## Data for analysis

========

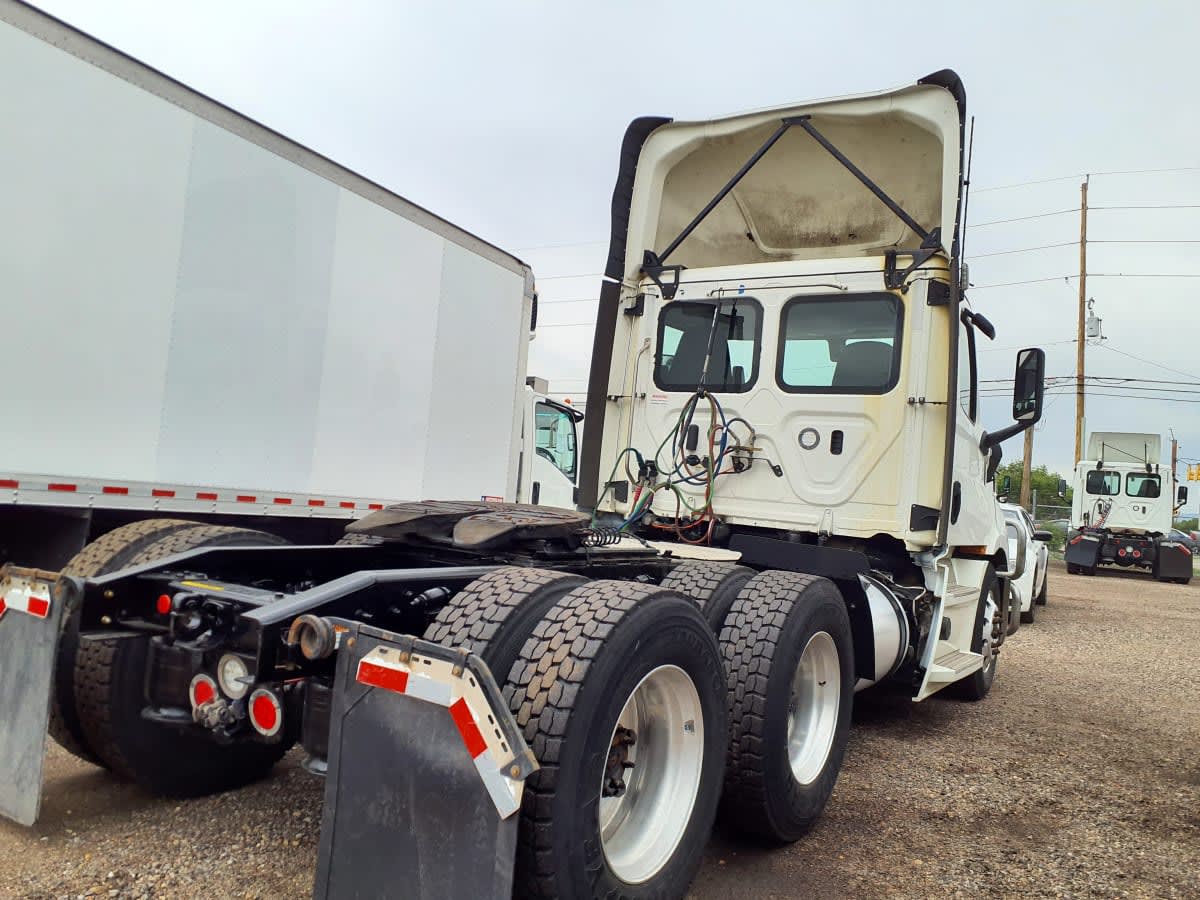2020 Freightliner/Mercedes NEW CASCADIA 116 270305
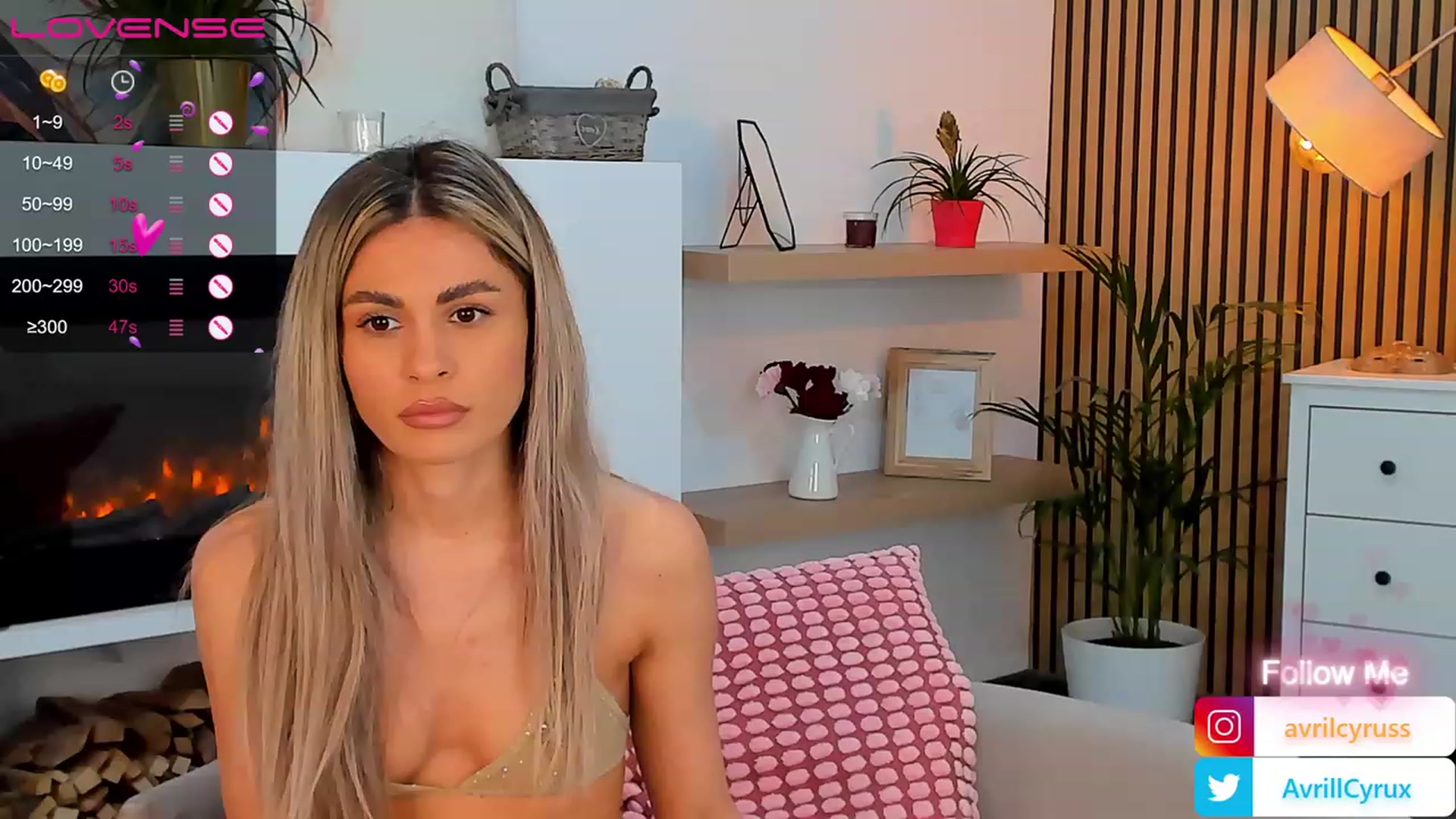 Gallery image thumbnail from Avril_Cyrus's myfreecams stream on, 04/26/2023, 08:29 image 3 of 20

========

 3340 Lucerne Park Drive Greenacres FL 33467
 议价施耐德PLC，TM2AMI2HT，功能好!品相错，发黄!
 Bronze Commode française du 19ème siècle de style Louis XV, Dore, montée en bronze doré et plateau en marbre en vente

========

## What you should do
From the records above, copy exactly the stretch from the line holding "2020 Freightliner/Mercedes NEW" through the line holding "Gallery image thumbnail", both ends included, without the pictures.

## The completed task
2020 Freightliner/Mercedes NEW CASCADIA 116 270305
 Gallery image thumbnail from Avril_Cyrus's myfreecams stream on, 04/26/2023, 08:29 image 3 of 20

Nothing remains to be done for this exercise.